**Ziel der Aufgabe**
Führe die Albumrezensionen im Anschluss an ihren letzten Satz fort.

**Quelldokument**

----

BLACK SONIC aus dem Fürstentum Liechtenstein brüsten sich auf ihrer Homepage in ihrer „Biografie“ damit, dass in ihrem ansonsten eher rockfreien Vorörtchen Österreichs und der Schweiz auf einmal eine Band mit „internationalem Plattenvertrag“ und „hochgepriesenem Debütalbum“ am Start ist. So viel Beweihräucherung schreit nach doppelt kritischer akustischer Begutachtung: „7 Deadly Sins“ ist das zweite Album des Quartetts und offeriert schon nach dem ersten Höreindruck die übliche Verkettung, die die Band auf ihrer Homepage noch in arg selbstbewusster Weise darstellt. „Hochgepriesen“ wird das Album scheinbar nur von der inzwischen vor der künstlerischen Ausblutung stehenden Alternative-Szene, was mich gleich zu Punkt zwei führt, denn einen „internationalen Plattenvertrag“ bekommen heutzutage genau solche Bands wie BLACK SONIC, die völlig mut- und risikolose Auf-Nummer-Sicher-Mucke verbrechen, die man auch nach dem fünften Anhören gleich wieder vergessen hat. Rocken die Jungs mit „Back“ noch ganz passabel los, bekommt man bei „Down The Drain“ schon das Genre-übliche, chartkompatible Halbballadengejaule um die Ohren gedroschen, das dann in „Some“ in den vollballadesken Zustand übergeht und live sicher kleine Mädchen zum Schmachten bringt. Bei „The Game“ hat man sich scheinbar heimlich – hihihi, merkt sicher keiner – bei (späten) SENTENCED bedient, und die Coverversion des DURAN DURAN-Klassikers „Ordinary World“ schafft es nicht ansatzweise, die Atmosphäre des Originals einzufangen. Rein faktisch machen BLACK SONIC gar nicht mal was falsch, denn das spielerische Niveau lässt keine Wünsche offen, und auch der angenehm verrauchte Gesang von Gitarrist Maethi weiß zu gefallen, aber eine solch uninspirierte Platte wie „7 Deadly Sins“ ist allerhöchstens was für das mittlerweile völlig willenlose Mainstream-Publikum, dem es reicht, wenn eine Band einen „internationalen Plattenvertrag“ hat…
SOUND STORM machen gar keinen Hehl daraus, dass sie sich im Fahrwasser ihrer italienischen Landsleute von RHAPSODY OF FIRE bewegen und deren Vorliebe für symphonische Metalhymnen. Leider tun die Jungs um Sänger Filippo Arancio auf „Twilight Opera“ (kein Konzeptalbum) des Guten zu viel – will meinen: viele der Songs wirken überfrachtet mit (bekannt klingenden) Ideen und Ambitionen – eine zu glatte Produktion und ausufernde Keyboards (welche öfters noch billig klingen) lassen wenig Platz für Atmosphäre. So haben SOUND STORM zwar von epischen Arrangements und Bombastchöre bis zu weiblichen Vocals und (wenige) Death-Grunts alle Zutaten bereitet, aber das fertige Gebräu wirkt einfach viel zu bemüht, um nicht zu sagen zu bieder – ruhigere Passagen versuchen erst gar nicht den Kitschfaktor zu umschiffen - die Kompositionen bleiben meist im Durchschnitt stecken. Außerdem kann der Kastratgesang einen recht hohem Gewöhnungsfaktor nicht verneinen. Wer will kann sich ja mal mit den eher getragenen „Falling Star“ und „Lord Of The Blood“ selbst einen Eindruck verschaffen. An der unangetasteten Referenz der ersten symphonischen Metalalben von RHAPSODY OF FIRE kommen SOUND STORM mit ihrer „Twilight Opera“ nicht mal ansatzweise ran. Damit dürfte das sogar für Genrefreaks zu wenig sein.

----

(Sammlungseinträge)
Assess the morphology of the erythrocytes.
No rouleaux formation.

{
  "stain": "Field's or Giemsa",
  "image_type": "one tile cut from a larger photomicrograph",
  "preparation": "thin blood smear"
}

----

**Antwort zur Übung**
Mit ihrem zweiten Album “The Wanderer And His Shadow” legten die 1349-Ableger PANTHEON I vor gut zwei Jahren einen echten Hammer vor, der sehr gekonnt nordische Raserei und hohen musikalischen Anspruch verknüpfte. Nun steht mit „Worlds I Create“ das dritte Werk der Band um Gründer Andre Kvebeck ins Haus, das die Linie des Vorgängers weiterführt, jedoch insgesamt nicht ganz so verspielt ausgefallen ist wie der Vorgänger. Inzwischen steht waschechter Black Metal noch stärker im Vordergrund, dessen Vertracktheit aber nicht gelitten hat. Immer noch halten sich hohes technisches Können und Songdienlichkeit die Waage, wobei dem Cello von Live Julianne Kostøl noch mehr Raum zur Verfügung steht. Einziger Kritikpunkt geht an die Produktion, die für diesen - für Black Metal-Verhältnisse - recht komplexen Sound einfach zu verwaschen und (mitunter sogar leicht nervig) monoton vor sich hin röhrt. Dennoch bollern Songs wie „Defile The Trinity“ oder „Ascending“ (geile Chöre!) durchweg stark und atmosphärisch-hymnisch aus den Boxen und präsentieren eine Band, die man als Fan von anspruchsvollem Schwarzmetall einfach kennen sollte und die nach der Auflösung einer Band wie EMPEROR zu 100% ihre Berechtigung in der Szene hat. Erstklassig!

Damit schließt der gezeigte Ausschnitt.